4. Roy Moore, Chief Justice of the Alabama Supreme Court, was suspended in 2016 for the rest of his term for violating the Judicial Cannons of Ethics -- for the second time. The Alabama Judiciary Inquiry Commission and Alabama Court of the Judiciary bravely rose to the occasion and tossed this demented repeat offender out of office.
5. George Beck, Jr., the U.S. Attorney for Montgomery, was forced to resign his post last month. Beck, who was Bentley's chief protector within the federal law enforcement community, was completely removed from the federal investigation of Bentley after our Facebook news team exposed Beck's close ties to David Byrne, the governor's chief legal adviser. Last month, the Trump Administration rebuffed Beck's effort to seek a reappointed to his federal prosecutor's position.

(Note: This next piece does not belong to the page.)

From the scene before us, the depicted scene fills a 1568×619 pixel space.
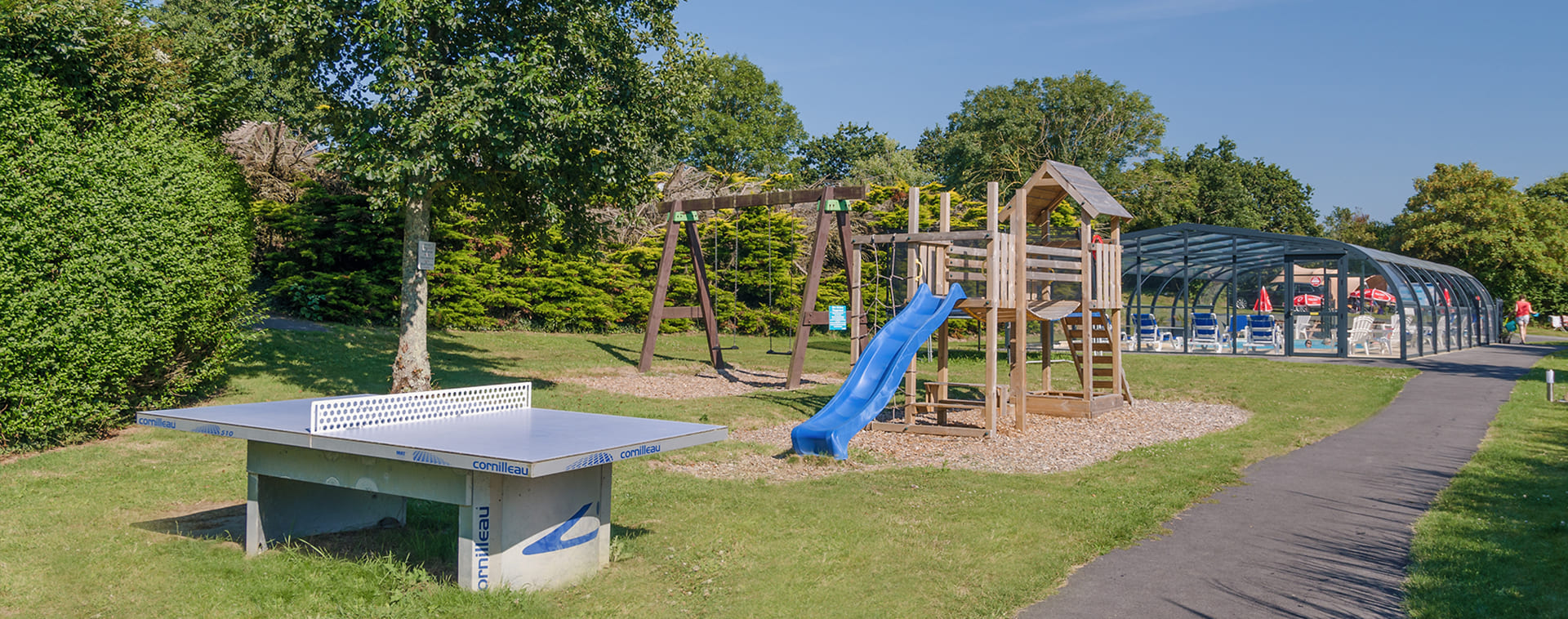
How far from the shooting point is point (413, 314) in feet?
40.7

6. Gwen Boyd, the President of Alabama State University, was fired last December. At the request Governor Bentley and David Byrne, Boyd falsely accused me of being the recipient of $50,000 in ASU money that was secretly funneled to me through another law firm that was representing the school. This false allegation was fully probed during George Beck's long-running federal grand jury investigation of ASU. The grand jury probe, along with a companion state grand jury investigation of the University, resulted in no civil or criminal charges against any ASU official.

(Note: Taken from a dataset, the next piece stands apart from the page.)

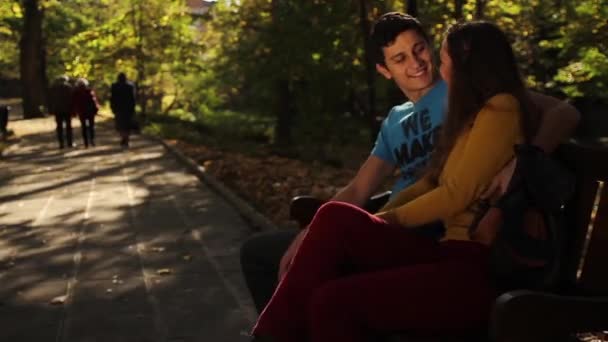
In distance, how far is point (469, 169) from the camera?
3.16m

7. John Harrison, the Alabama Superintendent of Banks, suddenly resigned his job last year. Harrison orchestrated and oversaw a scheme to target Alamerica Bank for heightened regulatory scrutiny by the State Banking Department and FDIC after I began publishing Facebook articles in 2013 that were highly critical of Governor Bentley's conduct in office. The goal of Harrison's heightened scrutiny was to intimidate, discredit and silence me. I am the single largest shareholder of the Bank. Harrison is now gone; I kept publishing breaking news articles on Bentley; and the bank is profitable again.

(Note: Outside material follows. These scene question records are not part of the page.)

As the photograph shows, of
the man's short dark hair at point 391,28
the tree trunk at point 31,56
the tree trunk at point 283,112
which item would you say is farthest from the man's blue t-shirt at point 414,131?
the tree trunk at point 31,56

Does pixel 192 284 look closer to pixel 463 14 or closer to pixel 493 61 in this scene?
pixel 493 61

8. Charles Dean, the Alabama Media Group reporter who covered Bentley for the state's largest mainstream media organization and who wrote favorable stories for the governor and his lover during the early days of the "sex for power" scandal, faded from the scene after Roger Alan Shulerbroke a story that Dean was listed as a customer of Ashley Madison, the online dating site for married cheaters.
Several key players in the Bentley saga endured extreme hostility from the governor and overcame the entrenched forces of resistance to positive change in government. Here are some of them:
1. Spencer Collier, the chief of the Alabama Law Enforcement Agency, was fired by Bentley last year after he refused to lie to state prosecutors in the Mike Hubbard case and after he refused Bentley's directive to target me for a trumped up criminal investigation. Last year, a Montgomery grand jury declared that Collier had committed no acts that warranted an investigation of his activities by Governor Bentley. Collier is now the police chief of Selma, Alabama.
2. Lt. Wendell Ray Lewis, the chief of the governor's executive security detail, was forced out of the state troopers rank in 2015 after he refused to participate in a cover-up of Bentley's secret love affair with Rebekah Mason. Last year, Lewis sued Bentley claiming he was wrongfully forced out of his job.
3. Jim Zig Zeigler, the Alabama State Auditor, filed the ethics complaint against Bentley that is leading to the governor's removal from office. Zeigler, who has always been a reformer in state government, is expected to run for governor in 2018.
In the midst of it all, former Attorney General and now-U.S. Senator Luther Strange failed Alabamians by giving Bentley a "pass" on prosecuting the governor for his crimes in exchange for Bentley's appointment of Strange to his current senate seat in Congress. Prosecutors should set their sights on Strange next. His quid pro quo deal with Bentley stinks all the way to Washington.